The basic usage with main configures is as follows:

python -m alqalign.run  --lang=<your target language> --audio <path to your audio file> --text <path to your text file> --output=<path to an output directory>

where

lang: the target language id you want to use. it is default to eng (English). See the language section for details.
audio is the path to your audio file or your audio directory. If it is a directory, all the audio files in the directory will be processed. the stem filename will be used as the utterance id to be aligned with the text file.
text is the path to your text file or your text directory. If it is a directory, all the text files in the directory will be processed. the stem filename will be used as the utterance id to be aligned with the audio file.
output is the path to your output directory. All results/artifacts will be stored here. See the output section for details

audio input

audio can point to a single audio file or a directory.

If it is pointing to a single file

it can be any audio format as long as torchaudio can read it

If it is pointing to a directory

all the audio files in the directory will be processed.
the stem filename will be used as the original utterance id to be aligned with the text file.

text input

text is similar to audio, it can point to a single text file or a directory.

output

output should be a directory. All results/artifacts will be stored here.

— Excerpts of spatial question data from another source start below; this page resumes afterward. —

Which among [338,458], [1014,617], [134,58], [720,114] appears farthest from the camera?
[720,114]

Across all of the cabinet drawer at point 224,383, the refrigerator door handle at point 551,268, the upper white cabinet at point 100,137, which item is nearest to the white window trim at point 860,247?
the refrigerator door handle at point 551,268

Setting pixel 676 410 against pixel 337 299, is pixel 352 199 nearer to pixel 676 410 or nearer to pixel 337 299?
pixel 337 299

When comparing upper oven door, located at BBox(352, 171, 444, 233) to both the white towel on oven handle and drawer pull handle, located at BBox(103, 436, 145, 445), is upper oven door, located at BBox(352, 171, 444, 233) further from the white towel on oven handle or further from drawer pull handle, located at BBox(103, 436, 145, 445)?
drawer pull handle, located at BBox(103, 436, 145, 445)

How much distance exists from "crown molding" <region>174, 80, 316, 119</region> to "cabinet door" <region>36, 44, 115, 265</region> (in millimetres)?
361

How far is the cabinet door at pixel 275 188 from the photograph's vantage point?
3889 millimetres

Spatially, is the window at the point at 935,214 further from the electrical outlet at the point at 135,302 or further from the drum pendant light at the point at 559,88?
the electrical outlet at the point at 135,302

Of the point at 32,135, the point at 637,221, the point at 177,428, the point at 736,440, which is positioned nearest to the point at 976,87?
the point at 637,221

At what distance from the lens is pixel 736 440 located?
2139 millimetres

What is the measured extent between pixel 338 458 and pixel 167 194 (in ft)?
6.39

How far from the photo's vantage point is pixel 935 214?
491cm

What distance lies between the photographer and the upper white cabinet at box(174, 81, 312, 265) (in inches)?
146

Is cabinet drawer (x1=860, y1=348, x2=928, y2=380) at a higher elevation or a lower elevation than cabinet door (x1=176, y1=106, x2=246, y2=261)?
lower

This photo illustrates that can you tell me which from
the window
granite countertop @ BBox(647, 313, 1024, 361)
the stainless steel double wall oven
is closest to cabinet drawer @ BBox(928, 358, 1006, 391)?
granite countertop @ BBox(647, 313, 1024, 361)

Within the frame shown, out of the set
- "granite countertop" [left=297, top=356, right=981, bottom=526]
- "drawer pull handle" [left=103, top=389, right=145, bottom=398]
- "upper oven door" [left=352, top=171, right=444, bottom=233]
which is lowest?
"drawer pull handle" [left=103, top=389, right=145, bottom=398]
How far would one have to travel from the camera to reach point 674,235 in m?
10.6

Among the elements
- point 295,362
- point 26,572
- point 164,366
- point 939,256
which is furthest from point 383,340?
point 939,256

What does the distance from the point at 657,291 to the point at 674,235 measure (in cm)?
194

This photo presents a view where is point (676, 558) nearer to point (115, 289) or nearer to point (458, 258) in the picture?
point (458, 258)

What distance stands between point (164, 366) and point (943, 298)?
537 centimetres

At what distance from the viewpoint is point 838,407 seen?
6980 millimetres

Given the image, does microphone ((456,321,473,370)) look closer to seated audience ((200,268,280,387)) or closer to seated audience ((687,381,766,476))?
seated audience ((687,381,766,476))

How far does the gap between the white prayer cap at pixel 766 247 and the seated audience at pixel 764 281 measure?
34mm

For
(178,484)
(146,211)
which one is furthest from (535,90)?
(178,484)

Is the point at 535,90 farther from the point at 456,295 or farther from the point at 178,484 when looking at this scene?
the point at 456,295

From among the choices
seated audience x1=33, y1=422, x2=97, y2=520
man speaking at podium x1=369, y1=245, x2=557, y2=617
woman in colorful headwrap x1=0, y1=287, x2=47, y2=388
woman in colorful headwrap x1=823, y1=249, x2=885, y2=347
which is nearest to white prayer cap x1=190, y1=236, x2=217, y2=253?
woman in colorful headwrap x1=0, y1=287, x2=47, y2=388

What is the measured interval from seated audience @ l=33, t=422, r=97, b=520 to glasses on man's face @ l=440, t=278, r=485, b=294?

output_format config controls the output format It can be either ctm or kaldi for now.

ctm

In the case of ctm, there will be a result.ctm file in the output directory. It will look like the following:

audio 1 0.26 1.59 吾輩は猫である -0.34
audio 1 1.85 1.59 名前はまだ無い -0.22

where

the 1st field is the original utterance id (i.e stem filename)
the 2nd field is always 1 (channel id)
the 3rd field is the start time in seconds
the 4th field is the duration in seconds
the 5th field is the aligned text
the 6th field is the confidence score

kaldi

In the case of kaldi, it will serialize those info into three files: segments, text, score

segments is a kaldi-style segments file, which looks like the following:

utt1-00000-0000028-0000367 utt1 0.28 3.67
utt1-00001-0000384-0000917 utt1 3.85 9.17

where the 1st field is the segment utterance id, the 2nd field is the original utterance id (i.e stem filename), the 3rd field is the start time in seconds, the 4th field is the end time in seconds.

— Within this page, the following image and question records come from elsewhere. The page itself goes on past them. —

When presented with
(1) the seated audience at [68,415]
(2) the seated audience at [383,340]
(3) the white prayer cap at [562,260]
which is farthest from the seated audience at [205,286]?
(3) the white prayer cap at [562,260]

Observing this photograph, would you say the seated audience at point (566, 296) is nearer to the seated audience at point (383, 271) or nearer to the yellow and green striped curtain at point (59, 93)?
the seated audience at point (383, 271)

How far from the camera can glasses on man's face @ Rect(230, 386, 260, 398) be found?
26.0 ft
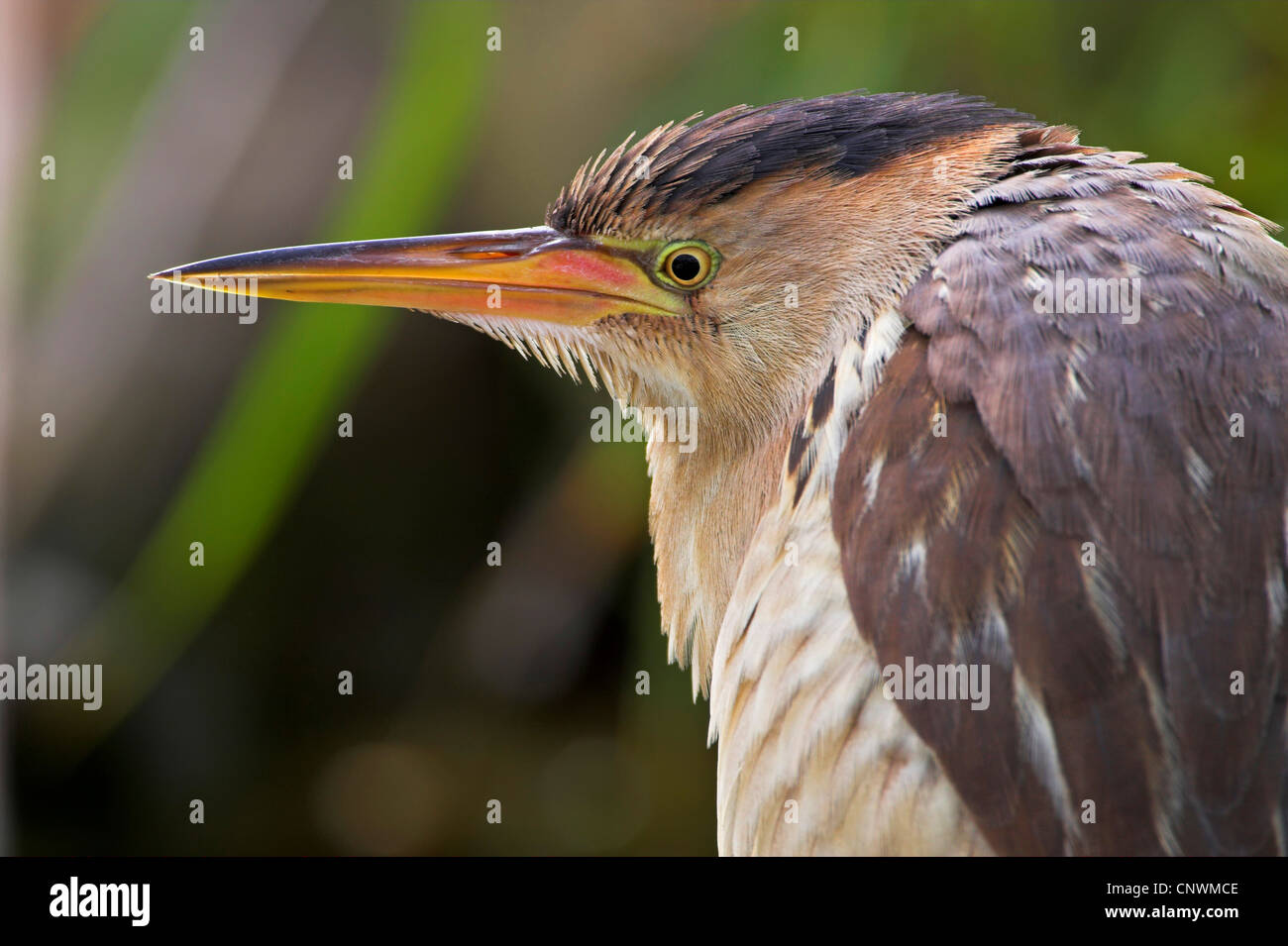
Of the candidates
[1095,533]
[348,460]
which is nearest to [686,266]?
[1095,533]

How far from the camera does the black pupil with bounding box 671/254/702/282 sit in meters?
1.63

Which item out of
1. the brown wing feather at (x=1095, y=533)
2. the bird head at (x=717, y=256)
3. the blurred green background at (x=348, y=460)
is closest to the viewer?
the brown wing feather at (x=1095, y=533)

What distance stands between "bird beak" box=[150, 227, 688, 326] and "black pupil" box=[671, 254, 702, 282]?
24mm

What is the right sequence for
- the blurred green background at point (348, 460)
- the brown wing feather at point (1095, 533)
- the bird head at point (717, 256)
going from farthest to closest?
the blurred green background at point (348, 460) → the bird head at point (717, 256) → the brown wing feather at point (1095, 533)

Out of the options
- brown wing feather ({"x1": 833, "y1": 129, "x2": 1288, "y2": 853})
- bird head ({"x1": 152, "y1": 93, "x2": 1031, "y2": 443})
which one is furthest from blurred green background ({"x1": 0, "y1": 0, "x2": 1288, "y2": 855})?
brown wing feather ({"x1": 833, "y1": 129, "x2": 1288, "y2": 853})

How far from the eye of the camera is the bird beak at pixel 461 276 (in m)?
1.66

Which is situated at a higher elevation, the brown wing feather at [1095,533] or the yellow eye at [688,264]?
the yellow eye at [688,264]

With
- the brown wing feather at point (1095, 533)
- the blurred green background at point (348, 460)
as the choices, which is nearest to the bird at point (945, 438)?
the brown wing feather at point (1095, 533)

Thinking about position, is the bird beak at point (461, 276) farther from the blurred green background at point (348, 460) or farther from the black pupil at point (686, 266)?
the blurred green background at point (348, 460)

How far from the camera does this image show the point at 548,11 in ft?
10.9

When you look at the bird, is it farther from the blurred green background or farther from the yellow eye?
the blurred green background

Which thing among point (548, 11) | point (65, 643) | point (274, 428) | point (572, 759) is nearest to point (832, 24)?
point (548, 11)

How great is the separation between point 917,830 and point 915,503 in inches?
12.6

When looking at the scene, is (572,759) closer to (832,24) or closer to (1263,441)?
(832,24)
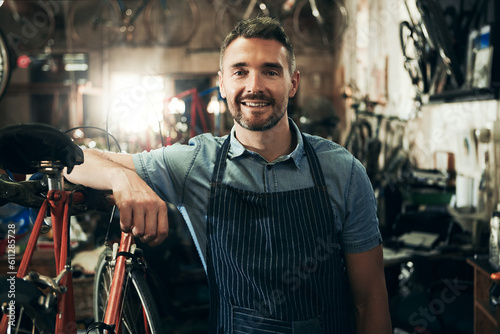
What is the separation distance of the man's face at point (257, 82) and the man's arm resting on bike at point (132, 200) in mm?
479

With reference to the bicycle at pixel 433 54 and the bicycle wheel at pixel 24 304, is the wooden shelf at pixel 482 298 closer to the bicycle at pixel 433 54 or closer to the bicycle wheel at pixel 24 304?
the bicycle at pixel 433 54

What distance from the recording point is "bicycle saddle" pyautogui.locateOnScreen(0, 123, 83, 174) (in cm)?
112

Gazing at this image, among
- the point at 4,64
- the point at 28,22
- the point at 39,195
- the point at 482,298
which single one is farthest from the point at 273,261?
the point at 28,22

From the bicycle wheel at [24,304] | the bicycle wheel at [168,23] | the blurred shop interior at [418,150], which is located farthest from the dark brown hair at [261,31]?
the bicycle wheel at [168,23]

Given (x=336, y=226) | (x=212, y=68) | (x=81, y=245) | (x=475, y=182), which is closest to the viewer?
(x=336, y=226)

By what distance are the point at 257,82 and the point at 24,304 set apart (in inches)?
39.5

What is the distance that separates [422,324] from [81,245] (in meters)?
2.42

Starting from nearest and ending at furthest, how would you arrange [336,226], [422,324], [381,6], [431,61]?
[336,226]
[422,324]
[431,61]
[381,6]

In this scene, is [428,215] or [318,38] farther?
[318,38]

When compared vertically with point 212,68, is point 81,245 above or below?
below

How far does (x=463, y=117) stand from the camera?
11.6 ft

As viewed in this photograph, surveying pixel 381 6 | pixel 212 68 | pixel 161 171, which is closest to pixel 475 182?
pixel 161 171

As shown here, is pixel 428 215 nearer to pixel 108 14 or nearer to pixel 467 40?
pixel 467 40

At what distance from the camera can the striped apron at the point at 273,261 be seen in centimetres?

text is a kaldi-style text file, which looks like the following:

utt1-00000-0000028-0000367 A PROGRAMMER WALKS TO THE BUTCHER SHOP AND BUYS A KILO OF MEAT.
utt1-00001-0000384-0000917 AN HOUR LATER HE COMES BACK UPSET THAT THE BUTCHER SHORTCHANGED HIM BY 24 GRAMS.

score is not a kaldi standard file, it is a file to keep track of confidence score assigned to each segment. A higher score (close to 0) indicates a good alignment.

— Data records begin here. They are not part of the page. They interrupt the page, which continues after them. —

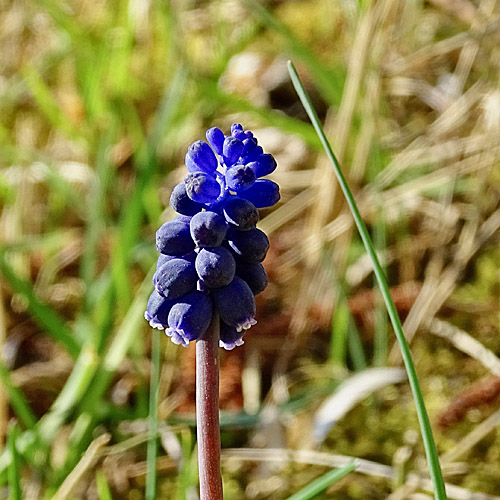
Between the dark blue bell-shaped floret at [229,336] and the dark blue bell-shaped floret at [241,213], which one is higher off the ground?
the dark blue bell-shaped floret at [241,213]

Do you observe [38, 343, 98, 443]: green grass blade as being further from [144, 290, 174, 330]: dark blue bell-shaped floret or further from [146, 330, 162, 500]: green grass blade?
[144, 290, 174, 330]: dark blue bell-shaped floret

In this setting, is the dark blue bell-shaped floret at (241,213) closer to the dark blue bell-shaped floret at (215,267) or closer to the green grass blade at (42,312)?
the dark blue bell-shaped floret at (215,267)

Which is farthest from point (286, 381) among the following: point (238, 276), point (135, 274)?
point (238, 276)

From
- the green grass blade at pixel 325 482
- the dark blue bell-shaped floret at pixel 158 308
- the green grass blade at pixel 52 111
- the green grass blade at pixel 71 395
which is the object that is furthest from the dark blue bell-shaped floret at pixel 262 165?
the green grass blade at pixel 52 111

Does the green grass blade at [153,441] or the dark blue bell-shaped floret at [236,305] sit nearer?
the dark blue bell-shaped floret at [236,305]

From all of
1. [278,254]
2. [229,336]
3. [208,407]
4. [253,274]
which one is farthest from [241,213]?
[278,254]

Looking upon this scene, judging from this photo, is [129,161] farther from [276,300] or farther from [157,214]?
[276,300]

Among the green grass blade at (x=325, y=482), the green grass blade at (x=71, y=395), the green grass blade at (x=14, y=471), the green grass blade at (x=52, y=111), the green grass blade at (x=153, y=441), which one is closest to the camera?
the green grass blade at (x=325, y=482)
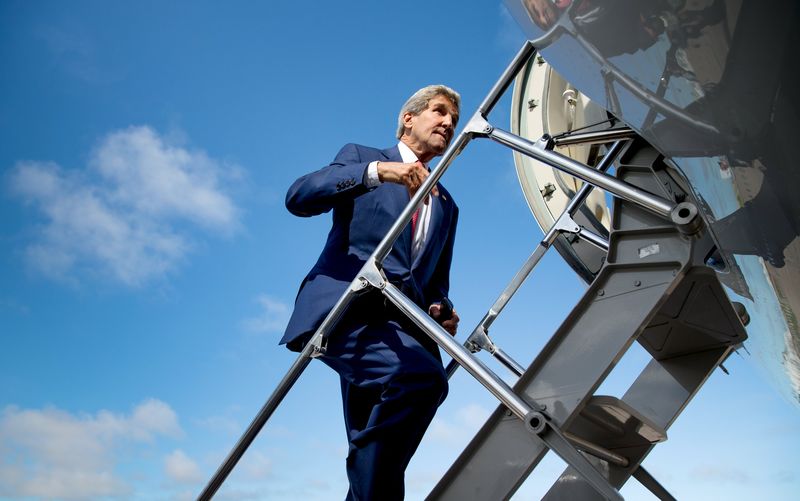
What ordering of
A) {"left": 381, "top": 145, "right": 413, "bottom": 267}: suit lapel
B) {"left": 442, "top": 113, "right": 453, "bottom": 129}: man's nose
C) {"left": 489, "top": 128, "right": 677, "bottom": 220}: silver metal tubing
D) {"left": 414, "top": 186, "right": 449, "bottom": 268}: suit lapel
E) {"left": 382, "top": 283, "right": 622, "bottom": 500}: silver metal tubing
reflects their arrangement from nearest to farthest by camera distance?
{"left": 382, "top": 283, "right": 622, "bottom": 500}: silver metal tubing → {"left": 489, "top": 128, "right": 677, "bottom": 220}: silver metal tubing → {"left": 381, "top": 145, "right": 413, "bottom": 267}: suit lapel → {"left": 414, "top": 186, "right": 449, "bottom": 268}: suit lapel → {"left": 442, "top": 113, "right": 453, "bottom": 129}: man's nose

It looks like the following:

utt1-00000-0000028-0000367 -0.14
utt1-00001-0000384-0000917 -0.13

mode

There are three alignment modes in alqalign, it is default to sentence

sentence: align at the sentence level. Each line in the text file is considered a separate sentence. timestamp of each sentence will be computed. In case there's only a single line, we will split the sentence by heuristics.
word: align at the word level. every word in the text file will be aggregated and get aligned. sentence boundary will not be considered.
phoneme: align at the phoneme level. phonemes are derived from each word.

slice

You can turn the slice flag to true, if you want to extract the aligned clip of each sentence/word/phoneme.

When it is true, the output directory will contain a audios directory, which will looks like the following where each file is an aligned audio clip.

The filename is its segmnet utterance id. The output format is always wav sampled at 16k with 1 channel for now.

$ ls ./audios
utt1-00000-0000028-0000367.wav
utt1-00001-0000384-0000917.wav

ngpu

You can specify the ngpu to use multiple gpus for alignment when there are multiple files to process.

language

You can specify the langto your target language's ISO id. 3-char id or 2-char id is both fine, 2 char will be automatically remapped to 3-char interanlly. (e.g: en -> eng)

As mentioned previously, this toolkit is supposed to be able to handle ~8k language at least theoretically. Unfortunately, I cannot verify every language. If you find any language that is not working properly, please open an issue.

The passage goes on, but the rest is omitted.